Amy Schumer: Really delve into what the reasoning is behind this. The debates that I've overheard with both men and women is that there is a rage for a woman taking her clothes off on TV. There is this strange anger towards women who are comfortable with themselves, who some people feel like they shouldn't be. The message that's sent to us through the media and Hollywood and magazines is, “If you're not one of the most beautiful women in the world, you should hide yourself.” That's a message that's being driven through so many different avenues that both men and women start to listen and think, “She has no right to do this.” And also I find that men have this quality that women don't have where, if I like a guy and I think he's hot, that's it. I don't ask my friends if he's hot. You know? I have very different taste in men than my friends and my family. There's never an overlap. And they've never checked with me to see if he's hot. But with men, there is this constant checking in. And you might not think a girl's that pretty and if your friend thinks she's hot, that might change how you see her. And I just found that kind of thinking very strange. So to really dive in and take a closer look at what the reasoning is. And also point out the behavior in people. I've been lucky. Honestly, there was one article about me when the “Trainwreck” preview came out. I didn't read it, but I know it was mean and it was about me physically, saying I wasn't pretty enough, or whatever. But other than that, I've been lucky that I haven't gotten that – those articles haven't been written about me. I haven't experienced that strange, selective rage that other women I know have. Nonetheless, it really bothers me, and it's a behavior I want to point out in people. Just examine it for them. Hopefully, people recognize behavior in themselves. And I also think it's funny.
Well, you're trying to discuss a serious issue here, and you're also doing it in the context of this really hardcore '50s drama, and Nick DiPaolo has the Lee J. Cobb breakdown. How do you thread the needle between making the point and making it be a funny episode that's on Comedy Central?
Amy Schumer: We worked really hard on making sure it was funny. And it is a parody. When he has that breakdown, I don't know how it's going to affect people. The people I've shown it to have laughed. And I don't know. The people I trust are like, “Yeah, this is funny.” We punched it up and just worked it out and worked it out. We really paid close attention and did the best we could with the scene, and I really hope people feel like we've earned it. I feel like we did.
You talked before about being alone in a room and having to write all these insults about yourself, and that's not the first time you've had to do this. What is the creative process of that like? Where are the ideas coming from, and do you find yourself saying, “Is that too mean? Do I want that said about me on my show?”
Amy Schumer: I'm not worried about, “Do I want that said about me?” But I am aware that it is to me. Writing it was hard, just because it was a tonnage issue. I'm just sitting there for hours and hours, and I'm on the road as a comedian, so I'm on trains and planes and in a car, and I'm just sitting there and coming up with new ways to trash myself.
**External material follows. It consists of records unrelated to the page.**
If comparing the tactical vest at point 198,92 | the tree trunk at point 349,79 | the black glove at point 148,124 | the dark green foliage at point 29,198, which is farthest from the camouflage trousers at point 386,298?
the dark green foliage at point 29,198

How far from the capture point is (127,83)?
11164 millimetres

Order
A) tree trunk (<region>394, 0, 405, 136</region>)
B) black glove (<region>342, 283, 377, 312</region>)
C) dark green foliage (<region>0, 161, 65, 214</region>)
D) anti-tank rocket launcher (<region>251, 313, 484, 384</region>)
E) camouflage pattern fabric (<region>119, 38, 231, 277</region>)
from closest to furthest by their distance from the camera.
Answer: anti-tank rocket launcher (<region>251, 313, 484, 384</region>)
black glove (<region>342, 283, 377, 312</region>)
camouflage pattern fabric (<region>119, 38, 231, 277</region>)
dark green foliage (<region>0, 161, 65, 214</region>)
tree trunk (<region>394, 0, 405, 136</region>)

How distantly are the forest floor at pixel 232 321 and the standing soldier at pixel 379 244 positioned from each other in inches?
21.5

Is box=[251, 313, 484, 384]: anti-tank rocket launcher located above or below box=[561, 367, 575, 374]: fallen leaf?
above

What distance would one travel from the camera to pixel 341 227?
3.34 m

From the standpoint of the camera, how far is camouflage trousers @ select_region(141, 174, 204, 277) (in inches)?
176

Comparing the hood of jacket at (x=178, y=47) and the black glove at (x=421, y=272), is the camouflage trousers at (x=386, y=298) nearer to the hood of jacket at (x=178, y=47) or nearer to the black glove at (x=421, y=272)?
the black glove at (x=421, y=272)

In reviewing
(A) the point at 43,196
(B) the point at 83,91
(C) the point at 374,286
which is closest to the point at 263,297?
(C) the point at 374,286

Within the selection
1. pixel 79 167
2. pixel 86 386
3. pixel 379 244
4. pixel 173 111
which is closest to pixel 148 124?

Once we were shooting it, and once we were in the room, it was not hurtful at all. It's very liberating, actually. It's also because I am confident, I am someone who feels comfortable in my own skin, and I do feel sexy. But I also know that opinion is out there about me. I honestly, eventually, didn't take it personally at all. But when I was first sitting there writing it, to write 30-plus pages, where on every page, it's everything that could be wrong with you, and all these different reasons why people would say, “You shouldn't be someone who's looked at,” yeah, it was a bummer. But then it became really fun and liberating, and I'm so proud of what we turned it into. And I think it was good for me.
It was really hard work, and I think that it's special. I'm more proud of it than anything I've ever done.